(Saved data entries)
>>>>>

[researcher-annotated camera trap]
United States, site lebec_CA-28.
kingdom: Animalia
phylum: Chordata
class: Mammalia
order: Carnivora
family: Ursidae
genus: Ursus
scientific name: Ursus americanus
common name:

<<<<<

**Work task**. Every line from the one that has "order: Carnivora" down to the last line above must be written out exactly, with both ends included and nothing else.

**Solution**.
order: Carnivora
family: Ursidae
genus: Ursus
scientific name: Ursus americanus
common name:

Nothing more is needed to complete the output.